DETROIT (Reuters) - Ford Motor Co F.N, the second-largest U.S. automaker, will start shipping its first electric passenger car to dealers this weekend, people familiar with the matter said.
About 350 Focus Electric cars will be sent to 67 dealers in California, New Jersey and New York over the next couple weeks. Manufacturing executives signed off on the decision on Friday.
Each dealer will get about six cars, one of which will be a demonstration model, the people said.
Ford declined to comment on the news. The people asked not to be named because the plans are confidential.
“We are still on track to begin shipping the Focus Electric this spring,” Ford spokesman Wes Sherwood said.
In April, Chief Executive Alan Mulally said he would not consider it a failure if Ford sold fewer than 5,000 Focus EVs in its first year.
In the first four months of 2012, GM sold 5,377 Chevrolet Volts, while Nissan sold 2,103 of its Leaf electric cars. Both vehicles were launched in late 2010.
Ford expects hybrids, plug-in hybrids and electric cars will represent up to 25 percent of its sales by 2020, with hybrids accounting for the majority.
Americans have been slow to adopt electric cars due to their high cost and concerns over their range. Automakers have also improved the fuel efficiency of their traditional gas-powered engines more quickly than expected.

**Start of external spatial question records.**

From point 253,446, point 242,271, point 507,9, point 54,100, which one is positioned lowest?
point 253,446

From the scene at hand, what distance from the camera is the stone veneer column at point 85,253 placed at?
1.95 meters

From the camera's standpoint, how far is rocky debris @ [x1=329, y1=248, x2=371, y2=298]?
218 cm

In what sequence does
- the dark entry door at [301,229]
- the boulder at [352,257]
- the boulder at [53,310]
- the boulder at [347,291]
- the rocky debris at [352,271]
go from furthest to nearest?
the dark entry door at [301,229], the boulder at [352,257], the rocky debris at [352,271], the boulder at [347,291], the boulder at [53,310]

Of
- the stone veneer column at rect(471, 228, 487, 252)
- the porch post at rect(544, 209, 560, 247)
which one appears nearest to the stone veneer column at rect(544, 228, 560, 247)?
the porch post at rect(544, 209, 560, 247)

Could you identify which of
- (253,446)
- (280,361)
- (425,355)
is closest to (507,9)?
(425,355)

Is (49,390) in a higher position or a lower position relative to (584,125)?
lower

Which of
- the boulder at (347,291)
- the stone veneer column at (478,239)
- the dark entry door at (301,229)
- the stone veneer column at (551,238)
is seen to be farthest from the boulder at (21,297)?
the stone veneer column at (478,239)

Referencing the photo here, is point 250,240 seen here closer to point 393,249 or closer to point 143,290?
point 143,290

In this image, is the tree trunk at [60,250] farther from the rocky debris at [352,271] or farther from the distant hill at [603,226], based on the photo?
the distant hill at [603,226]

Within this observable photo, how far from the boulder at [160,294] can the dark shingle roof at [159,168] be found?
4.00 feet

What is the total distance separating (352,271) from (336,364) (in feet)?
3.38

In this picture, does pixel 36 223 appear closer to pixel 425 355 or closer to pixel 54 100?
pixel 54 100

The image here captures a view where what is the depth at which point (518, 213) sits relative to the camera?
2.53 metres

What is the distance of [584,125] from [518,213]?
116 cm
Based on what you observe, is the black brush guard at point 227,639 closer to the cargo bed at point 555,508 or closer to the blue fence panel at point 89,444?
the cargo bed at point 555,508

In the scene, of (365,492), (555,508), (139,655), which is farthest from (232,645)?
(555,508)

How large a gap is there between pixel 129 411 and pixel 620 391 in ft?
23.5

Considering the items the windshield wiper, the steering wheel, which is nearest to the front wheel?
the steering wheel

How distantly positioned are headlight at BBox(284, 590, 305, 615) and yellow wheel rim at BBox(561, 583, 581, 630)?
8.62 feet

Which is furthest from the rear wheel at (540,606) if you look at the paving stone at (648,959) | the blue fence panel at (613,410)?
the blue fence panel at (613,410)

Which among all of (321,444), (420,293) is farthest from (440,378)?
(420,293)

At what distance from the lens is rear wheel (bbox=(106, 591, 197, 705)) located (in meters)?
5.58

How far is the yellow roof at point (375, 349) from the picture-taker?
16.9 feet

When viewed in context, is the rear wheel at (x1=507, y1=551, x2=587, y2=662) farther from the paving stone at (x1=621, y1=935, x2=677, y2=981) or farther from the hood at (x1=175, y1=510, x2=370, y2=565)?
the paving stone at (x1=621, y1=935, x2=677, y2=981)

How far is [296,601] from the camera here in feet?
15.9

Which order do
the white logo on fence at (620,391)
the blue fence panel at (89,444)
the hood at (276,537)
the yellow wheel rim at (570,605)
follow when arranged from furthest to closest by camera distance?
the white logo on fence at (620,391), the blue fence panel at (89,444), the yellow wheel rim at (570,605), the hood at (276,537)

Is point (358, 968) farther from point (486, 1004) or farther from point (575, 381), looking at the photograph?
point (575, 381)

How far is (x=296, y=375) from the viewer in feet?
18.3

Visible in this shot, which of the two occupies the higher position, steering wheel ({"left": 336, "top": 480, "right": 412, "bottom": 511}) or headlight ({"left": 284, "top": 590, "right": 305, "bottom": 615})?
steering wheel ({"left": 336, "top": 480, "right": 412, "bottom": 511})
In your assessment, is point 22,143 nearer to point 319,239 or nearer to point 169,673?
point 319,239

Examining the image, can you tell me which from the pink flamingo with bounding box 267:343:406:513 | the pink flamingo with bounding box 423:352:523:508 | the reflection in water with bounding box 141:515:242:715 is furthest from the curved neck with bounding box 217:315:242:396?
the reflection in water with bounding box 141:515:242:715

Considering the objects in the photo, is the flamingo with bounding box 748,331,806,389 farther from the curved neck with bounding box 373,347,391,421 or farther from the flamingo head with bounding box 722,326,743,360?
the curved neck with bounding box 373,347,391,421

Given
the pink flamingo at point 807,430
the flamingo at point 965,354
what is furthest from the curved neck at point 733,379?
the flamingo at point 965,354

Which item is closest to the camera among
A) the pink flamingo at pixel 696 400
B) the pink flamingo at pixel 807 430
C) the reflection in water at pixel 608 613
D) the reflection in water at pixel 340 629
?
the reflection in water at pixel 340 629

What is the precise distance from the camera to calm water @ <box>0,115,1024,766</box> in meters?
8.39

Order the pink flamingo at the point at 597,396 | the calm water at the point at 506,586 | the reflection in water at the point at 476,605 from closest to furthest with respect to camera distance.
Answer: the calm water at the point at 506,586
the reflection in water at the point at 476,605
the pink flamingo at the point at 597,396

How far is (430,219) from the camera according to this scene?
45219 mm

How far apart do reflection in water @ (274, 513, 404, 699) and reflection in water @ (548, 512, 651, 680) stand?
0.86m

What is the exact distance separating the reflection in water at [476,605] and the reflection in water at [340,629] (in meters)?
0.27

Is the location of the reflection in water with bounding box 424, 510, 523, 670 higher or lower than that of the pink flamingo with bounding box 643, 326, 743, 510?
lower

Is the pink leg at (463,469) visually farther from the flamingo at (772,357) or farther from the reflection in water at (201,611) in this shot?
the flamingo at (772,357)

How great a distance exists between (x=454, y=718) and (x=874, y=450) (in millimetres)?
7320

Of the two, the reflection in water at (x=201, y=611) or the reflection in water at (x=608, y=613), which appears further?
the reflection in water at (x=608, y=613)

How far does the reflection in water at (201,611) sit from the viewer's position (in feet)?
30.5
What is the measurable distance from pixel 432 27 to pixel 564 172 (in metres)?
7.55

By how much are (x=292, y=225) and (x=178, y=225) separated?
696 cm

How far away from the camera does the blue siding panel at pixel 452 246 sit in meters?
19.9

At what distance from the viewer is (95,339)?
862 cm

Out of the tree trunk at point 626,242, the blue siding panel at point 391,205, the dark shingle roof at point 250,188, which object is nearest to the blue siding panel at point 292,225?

But it is difficult to forecast what consumers will prefer in the future and so Ford modified its Focus platform to build electric and gas-powered versions on the same assembly line.
Ford’s move differs from by both GM and Nissan, which build different platforms for the Volt and Leaf.
Electrifying the platform allows Ford to maintain “reasonable margins” on its EVs, which tend to be costly because of the price of the battery, Mulally has said.
The battery used in an all-electric vehicle, such as the Focus EV, can cost between $12,000 and $15,000. That would represent around a third of the Focus Electric’s overall price of around $39,000.